Das Institut für Auslandsbeziehungen (ifa) veranstaltete in Berlin ein Netzwerktreffen mit zahlreichen Vertreterinnen und Vertretern der deutschen Minderheiten im östlichen Europa und Zentralasien (siehe auch hier). Wir haben die Gelegenheit genutzt, um einige Teilnehmende nach den aktuellen Herausforderungen für die deutsche Minderheit in ihren jeweiligen Heimatländern zu fragen.

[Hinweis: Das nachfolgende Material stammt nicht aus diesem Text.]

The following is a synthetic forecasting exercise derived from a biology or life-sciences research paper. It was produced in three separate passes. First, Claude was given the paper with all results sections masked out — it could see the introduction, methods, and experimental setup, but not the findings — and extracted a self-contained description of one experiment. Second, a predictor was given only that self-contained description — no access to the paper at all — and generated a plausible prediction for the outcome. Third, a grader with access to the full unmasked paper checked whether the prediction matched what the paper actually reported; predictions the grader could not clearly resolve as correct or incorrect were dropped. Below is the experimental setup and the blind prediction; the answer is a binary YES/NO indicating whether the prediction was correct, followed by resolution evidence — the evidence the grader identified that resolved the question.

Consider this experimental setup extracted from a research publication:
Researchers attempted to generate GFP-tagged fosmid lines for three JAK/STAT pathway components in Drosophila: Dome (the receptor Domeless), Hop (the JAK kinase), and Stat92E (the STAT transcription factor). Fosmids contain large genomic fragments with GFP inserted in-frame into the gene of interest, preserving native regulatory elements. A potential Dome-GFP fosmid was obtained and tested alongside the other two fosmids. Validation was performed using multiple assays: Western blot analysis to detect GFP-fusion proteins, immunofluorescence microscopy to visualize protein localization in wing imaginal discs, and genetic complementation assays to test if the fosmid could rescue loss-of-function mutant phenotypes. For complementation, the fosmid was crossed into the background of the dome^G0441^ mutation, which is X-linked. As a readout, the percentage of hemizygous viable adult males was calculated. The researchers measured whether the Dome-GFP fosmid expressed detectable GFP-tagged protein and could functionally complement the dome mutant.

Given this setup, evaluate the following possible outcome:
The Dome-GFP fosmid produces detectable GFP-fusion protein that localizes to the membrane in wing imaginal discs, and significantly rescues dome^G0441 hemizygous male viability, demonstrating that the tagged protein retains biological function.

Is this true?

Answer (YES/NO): NO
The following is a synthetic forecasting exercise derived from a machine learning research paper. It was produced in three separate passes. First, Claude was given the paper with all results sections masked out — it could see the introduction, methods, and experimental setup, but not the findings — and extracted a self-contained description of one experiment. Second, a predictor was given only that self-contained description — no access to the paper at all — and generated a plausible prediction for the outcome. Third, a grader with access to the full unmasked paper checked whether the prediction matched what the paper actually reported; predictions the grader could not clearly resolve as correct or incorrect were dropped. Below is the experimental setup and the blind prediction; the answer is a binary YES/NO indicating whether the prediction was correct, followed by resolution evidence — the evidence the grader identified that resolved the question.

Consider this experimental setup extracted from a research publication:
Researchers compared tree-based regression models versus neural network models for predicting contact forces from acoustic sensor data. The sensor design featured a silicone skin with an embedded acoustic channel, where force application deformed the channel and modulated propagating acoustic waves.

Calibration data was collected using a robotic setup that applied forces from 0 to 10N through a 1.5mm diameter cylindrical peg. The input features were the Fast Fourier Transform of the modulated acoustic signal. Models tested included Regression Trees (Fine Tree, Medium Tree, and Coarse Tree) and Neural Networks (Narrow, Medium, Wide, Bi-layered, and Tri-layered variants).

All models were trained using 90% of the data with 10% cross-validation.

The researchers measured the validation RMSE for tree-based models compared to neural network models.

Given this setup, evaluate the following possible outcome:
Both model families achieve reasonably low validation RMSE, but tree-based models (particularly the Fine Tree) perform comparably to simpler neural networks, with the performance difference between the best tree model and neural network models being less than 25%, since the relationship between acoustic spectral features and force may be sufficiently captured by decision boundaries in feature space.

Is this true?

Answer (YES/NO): YES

„Die größte Herausforderung ist im Moment der Generationswechsel“, sagt Martin Dzingel, Geschäftsführer und Präsident der Landesversammlung der deutschen Vereine in der Tschechischen Republik mit Sitz in Prag. „Die älteren Angehörigen der deutschen Minderheit in Tschechien werden weniger und jetzt müssen wir die mittlere und jüngere Generation ansprechen, damit wir im Vereinsleben weiterhin existieren und dieses auch weiterentwickeln können.“

Die Vertreterinnen und Vertreter der deutschen Minderheiten im östlichen Europa und Zentralasien gemeinsam mit den Kulturmanagern, Redakteuren und Mitarbeitern des ifa-Entsendeprogramms vor dem Brandenburger Tor in Berlin
Foto: ifa / Mind_Netz

Wie Martin Dzingel betont, merke man zwar, dass das Interesse an der deutschen Minderheit und an Identitätsfragen derzeit wieder wachse: „Es kommen jüngere Menschen, die individuell etwas über die Vergangenheit ihrer Vorfahren erfahren möchten. Auch tschechische Bürgerinitiativen aus ehemals deutschen Dörfern, die sich mit der Geschichte ihres Heimatortes beschäftigen, wenden sich an uns.“ Er fügt allerdings sogleich einschränkend hinzu: „Dies reicht aber leider nicht aus, um den Schwund der älteren Generation auszugleichen.“

Eingefahrene Strukturen?
Die Generationenfrage sprach auch Rebekka Bareith von der Deutschen Bühne Ungarn in Seksard (Szekszárd) – das einzige professionelle deutschsprachige Theater in Ungarn – an. Die Theaterpädagogin hat eine klare Meinung zu den Herausforderungen für die deutsche Minderheit in Ungarn: „In den leitenden Positionen der Minderheit sitzt vor allem eine ältere Generation. Ich habe den Eindruck, dass es als junge Person schwierig ist, dort hineinzukommen und die Strukturen zu modernisieren. Aber wenn sich die Minderheit nicht modernisiert, wird sie tatsächlich irgendwann aussterben – weil die Jüngeren dann einfach kein Interesse mehr daran haben mitzumachen“, sagt sie. Ihr falle es immer wieder auf, dass die ältere Generation zu müde oder zu ausgelaugt sei, um etwas Neues zu initiieren. Oder das Motto verfolge: „Wir haben das schon immer so gemacht, deshalb müssen wir jetzt nichts Neues beginnen.“

Die deutsche Sprache bewahren
Eveline Cioflec ist derzeit im rumänischen Hermannstadt (Sibiu) als ifa-Kulturassistentin beim Demokratischen Forum der Deutschen in Siebenbürgen tätig. Ein Aspekt, den sie als Herausforderung für die Deutschen in Rumänien ausmacht, betrifft die Sprachkenntnisse: „Die Minderheit schrumpft; die ältere Generation kann nicht mehr so aktiv mitmachen, und darunter leidet dann auch die deutsche Sprache“, sagt sie. Die Kulturassistentin hält die Bewahrung und die Pflege des Deutschen angesichts der kleiner werdenden Minderheit für sehr bedeutsam – daran müsse man arbeiten, Methoden entwickeln und Deutsch auch an den Schulen stärken. Denkbar sei zudem, die deutsche Minderheit weiter für Interessierte aus anderen Minderheiten und auch aus Nicht-Minderheiten zu öffnen.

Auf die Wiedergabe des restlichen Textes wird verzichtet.